Both defendants have assigned error in the charge to the jury. Defendant Lancaster argues that the trial court erred when it failed to charge the jury from special instructions he submitted. The special instructions were designed to point out the distinctions between larceny and embezzlement. We note that the charge given contained in substance most of the instructions in defendant Lancaster’s special request for instructions. State v. Beach, 283 N.C. 261, 196 S.E. 2d 214 (1973). No specific request was made for a charge on larceny and we believe the trial judge was correct in charging the jury on embezzlement since the evidence at trial supported such a charge. We do not find any prejudice to defendant Lancaster in the instructions as given. Error is also assigned to the trial judge’s failure to instruct the jury that it should carefully scrutinize the testimony of Timothy Strange, an accomplice in the embezzlement. No request was made by defendant Lancaster for such an instruction and absent a request, we find no error in the charge. State v. Brinson, 277 N.C. 286, 177 S.E. 2d 398 (1970). As his final objection to the jury charge, defendant Lancaster contends the court expressed an opinion on the evidence when defendant Lancaster’s name was repeatedly used in charging the jury as to defendant Flack’s aiding and abetting in the embezzlement. There is no merit in this argument. The trial judge is under a duty to apply the law to the evidence. G.S. 1-180. The repeated use of defendant Lancaster’s name was entirely proper.

*534Defendant Flack contends the court erred in its charge on embezzlement by not instructing the jury that it must find that the nuts and bolts taken from Mint Fasteners, Inc. and received by defendant Flack were the nuts and bolts referred to in the trial.
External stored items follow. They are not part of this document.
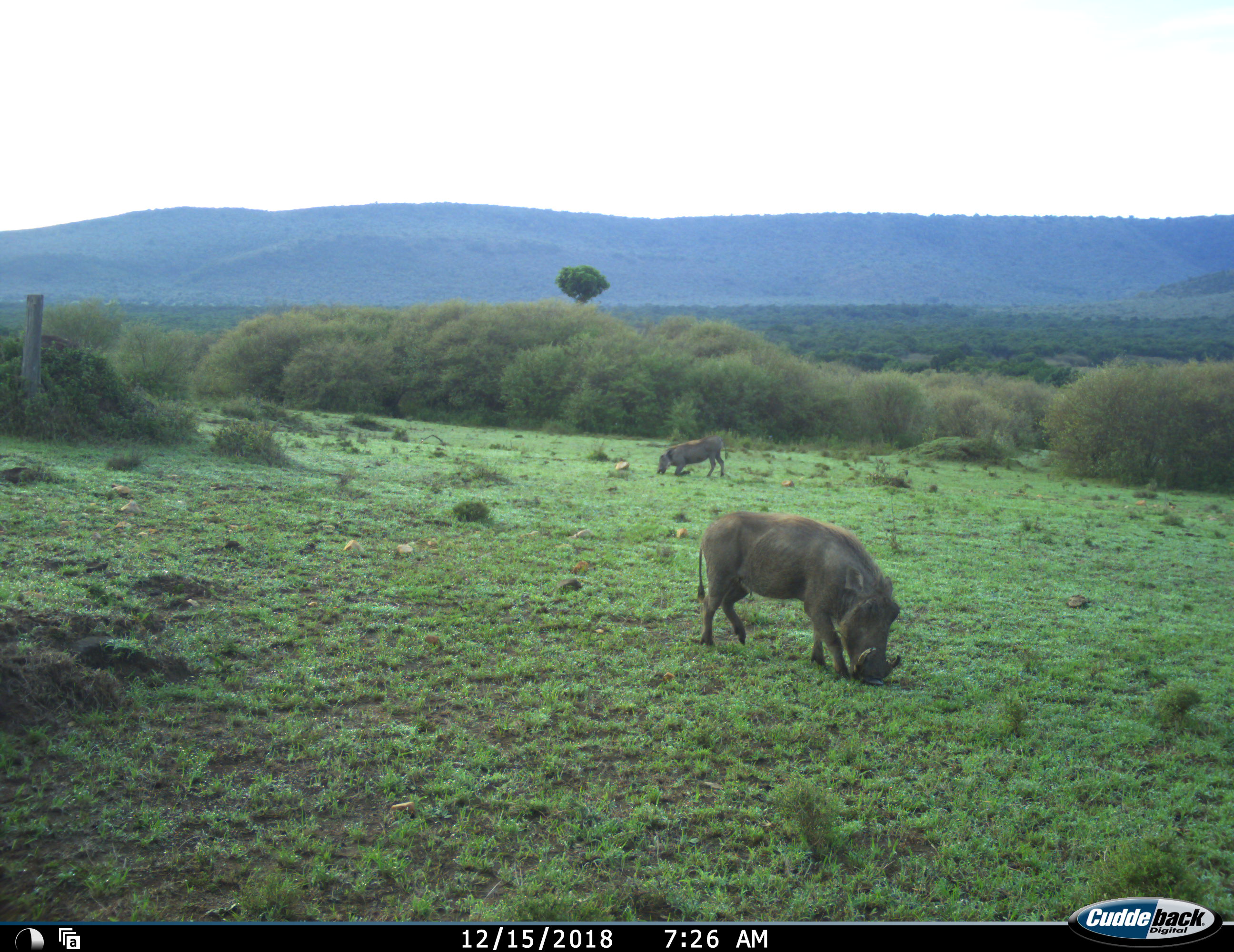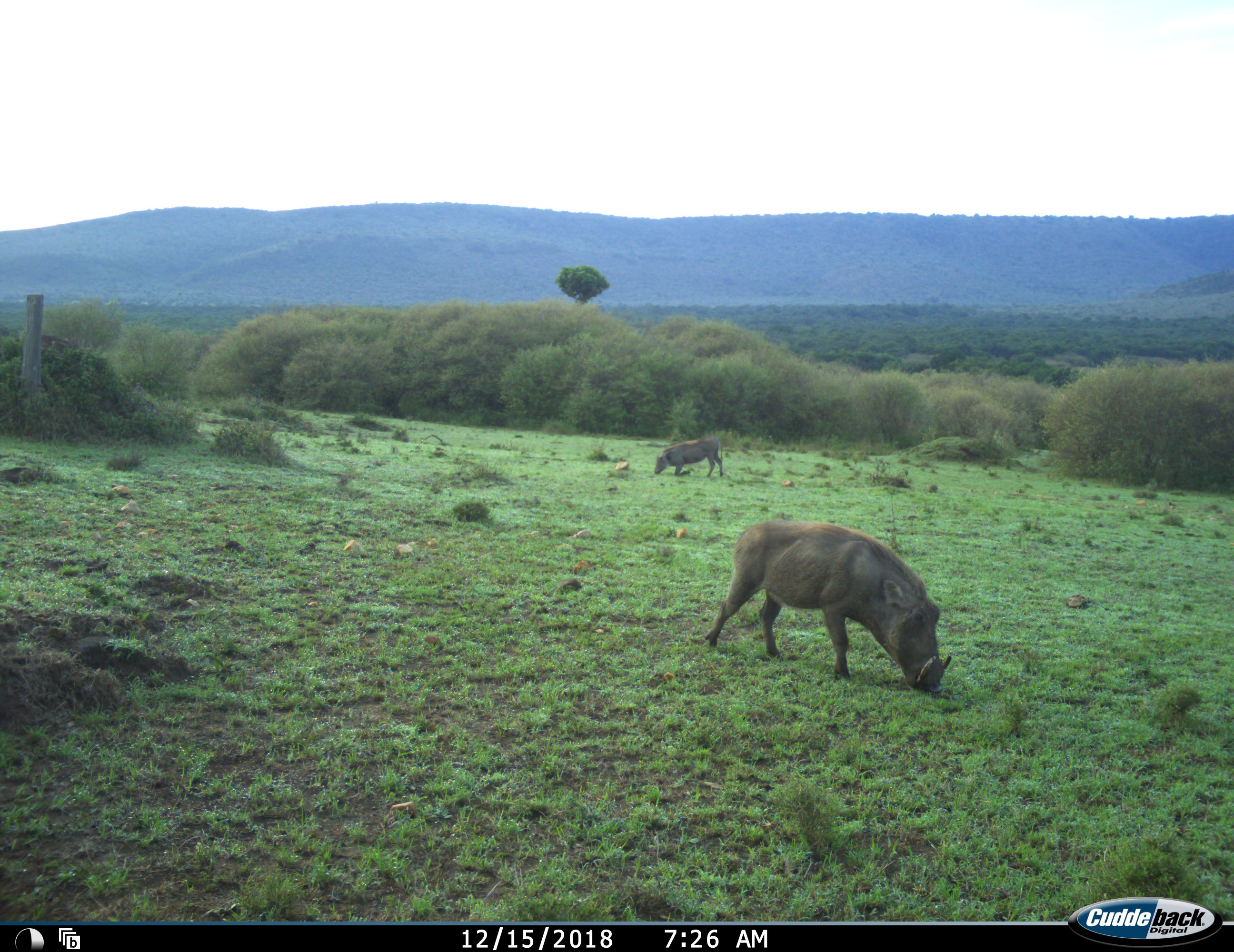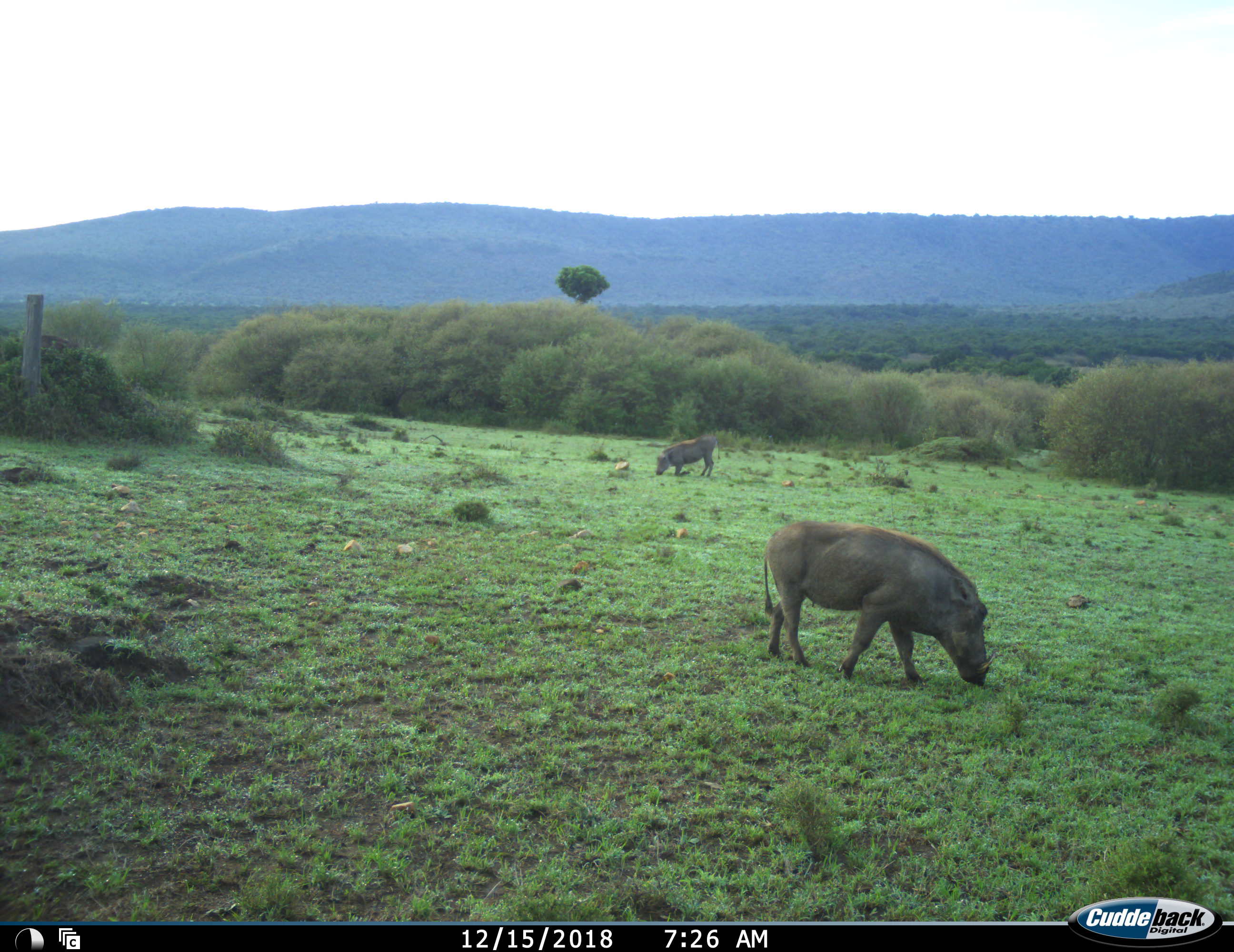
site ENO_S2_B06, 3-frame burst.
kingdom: Animalia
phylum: Chordata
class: Mammalia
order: Artiodactyla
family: Suidae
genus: Phacochoerus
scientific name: Phacochoerus africanus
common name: warthog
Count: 2.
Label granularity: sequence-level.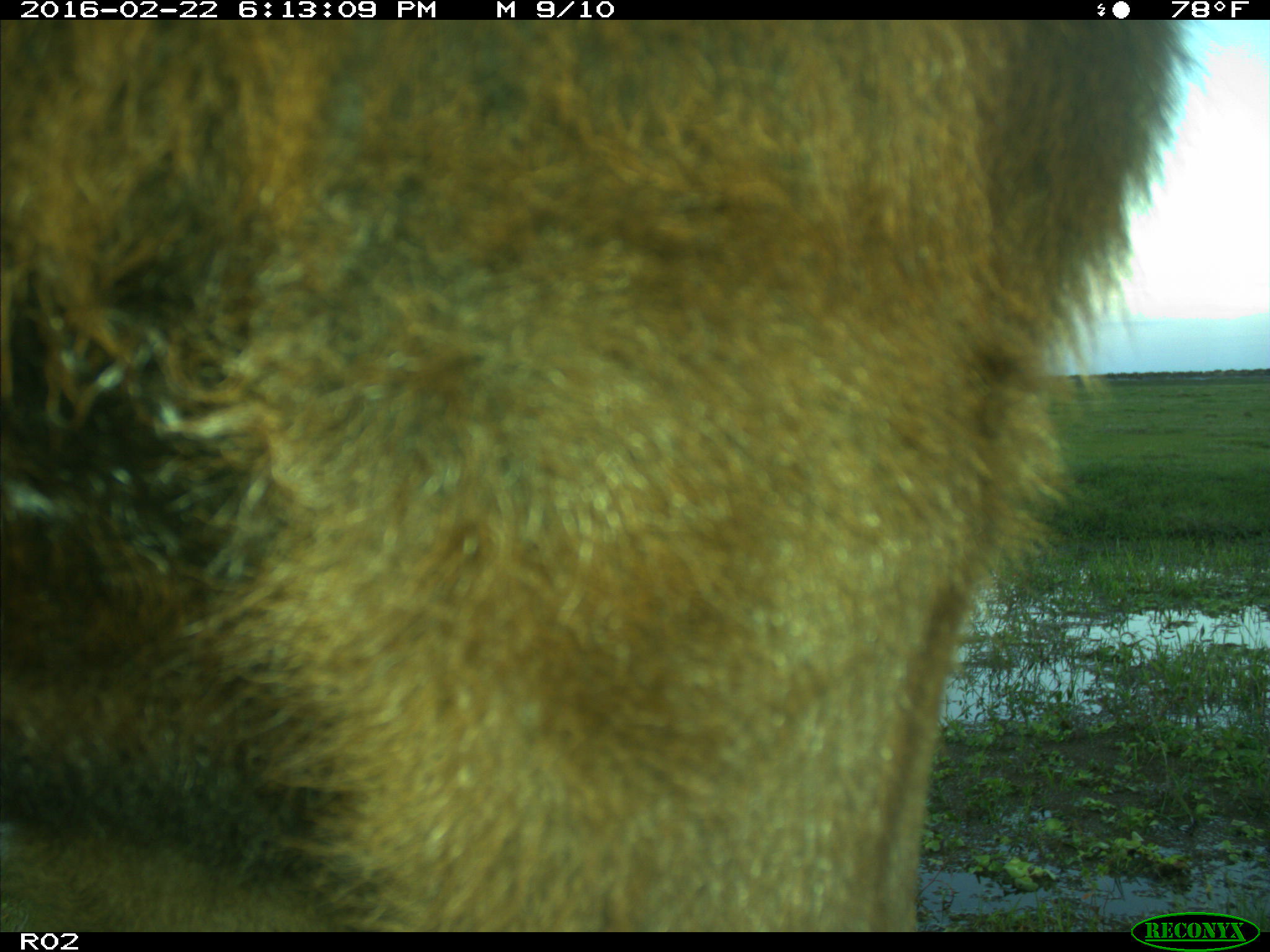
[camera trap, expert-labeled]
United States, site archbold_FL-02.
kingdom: Animalia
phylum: Chordata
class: Mammalia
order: Artiodactyla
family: Bovidae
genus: Bos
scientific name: Bos taurus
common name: domestic cow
Bos taurus (domestic cow).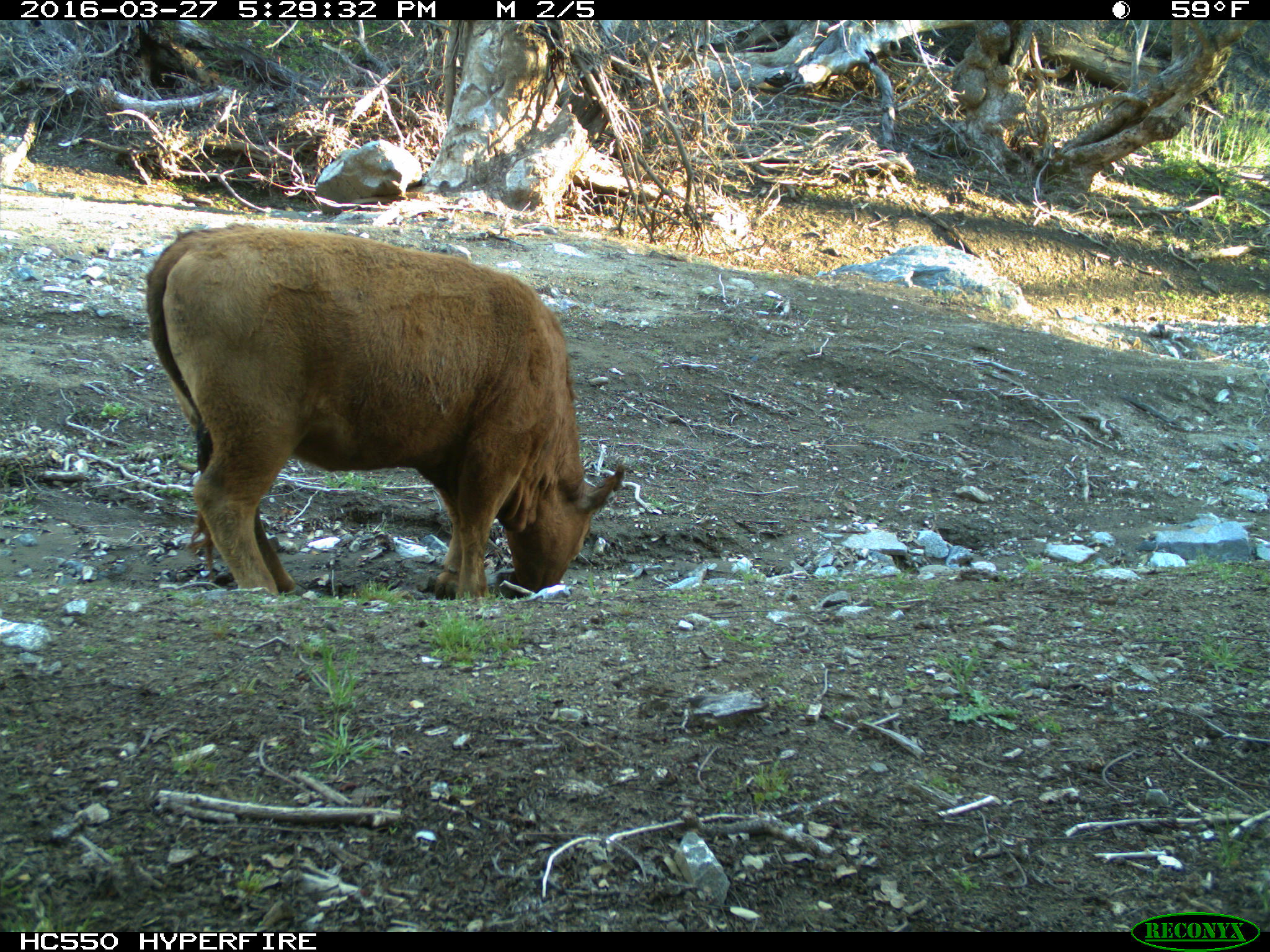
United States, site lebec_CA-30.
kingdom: Animalia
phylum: Chordata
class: Mammalia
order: Artiodactyla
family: Bovidae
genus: Bos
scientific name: Bos taurus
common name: domestic cow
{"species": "Bos taurus (domestic cow)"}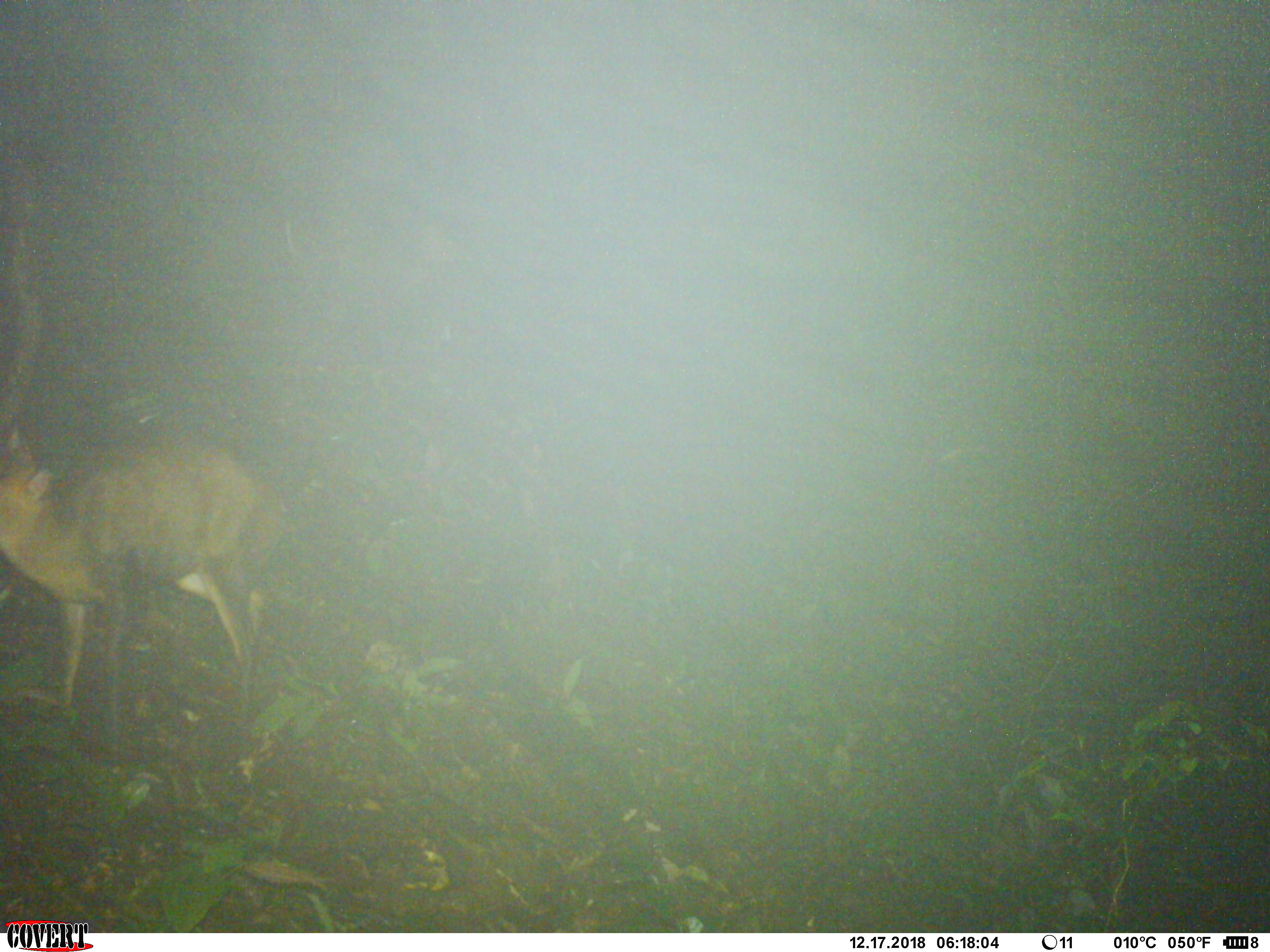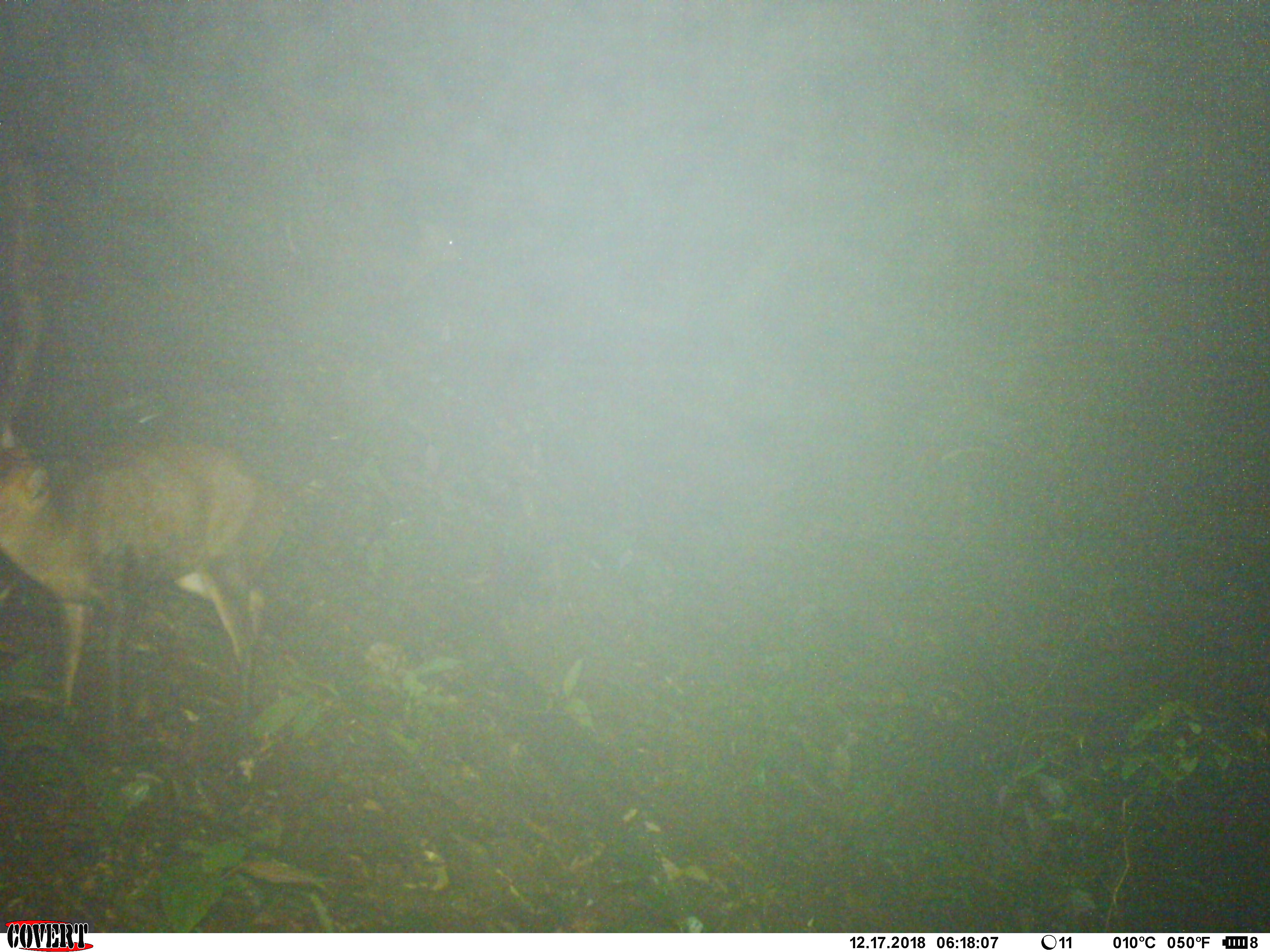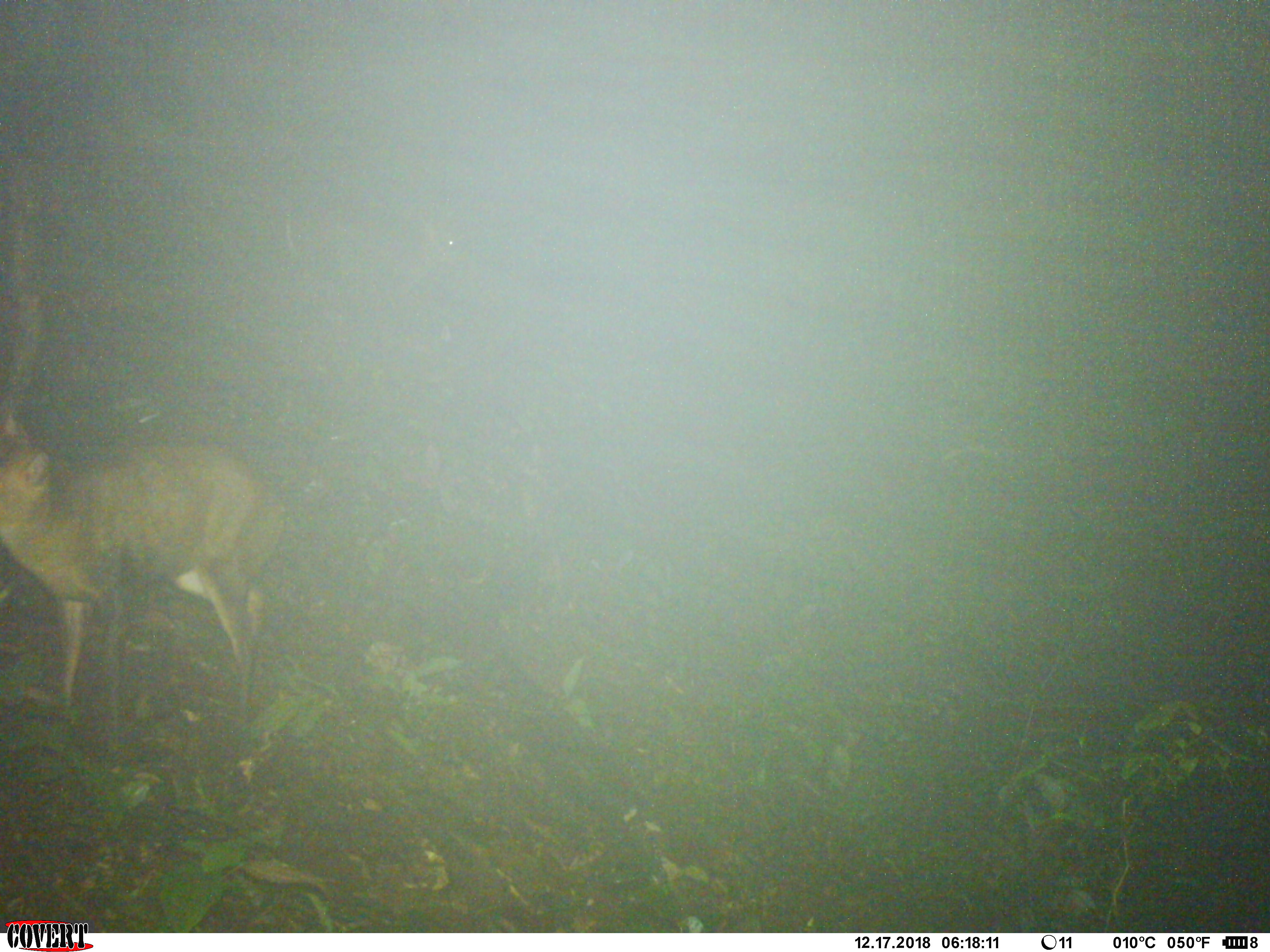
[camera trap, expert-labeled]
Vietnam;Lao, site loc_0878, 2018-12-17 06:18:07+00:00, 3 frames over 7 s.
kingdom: Animalia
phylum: Chordata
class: Mammalia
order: Artiodactyla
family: Cervidae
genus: Muntiacus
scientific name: Muntiacus rooseveltorum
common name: roosevelt's muntjac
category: roosevelts muntjac group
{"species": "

In the charge, the trial judge instructed that the jury should find from the evidence and beyond a reasonable doubt that “pallets were loaded on the truck by Lancaster . . .” and that “Kenneth Flack returned and drove the truck on the return trip to Gastonia, North Carolina to the warehouse of Kenneth Flack. . . .” The only nuts and bolts alluded to at trial were the kegs of nuts and bolts loaded onto the pallets and taken from Mint Fasteners, Inc. We believe the court’s charge requires the jury to find that the nuts and bolts taken from the Mint Fasteners, Inc. warehouse were the nuts and bolts delivered and stored at defendant Flack’s warehouse. We do not believe the jury was confused or the defendant prejudiced by the instructions.

As his final assignment of error, defendant Flack contends it was error for the trial judge to instruct the jury to take exhibits into the jury room when they retired for deliberations, absent a request to do so from the jury and consent from the defendants. Defendant Flack alleges this conduct amounted to an expression of opinion as to the veracity of the exhibits. Even if we assume for argument that the trial judge’s action was improper, the defendant has failed to show how the exhibits prejudiced the verdict of the jury. See State v. Haltom, 19 N.C. App. 646, 199 S.E. 2d 708, appeal dismissed, 284 N.C. 619, 201 S.E. 2d 691 (1973); 2 N.C. Practice and Procedure, McIntosh, § 1545 (Phillips Pocket Part). We do not find the trial judge’s sending of exhibits to the jury room to be an expression of truthfulness of the exhibits prejudicing the jury’s deliberations.

In the trial of defendant Lancaster and defendant Flack, we find

No error.

Chief Judge BROCK and Judge CLARK concur.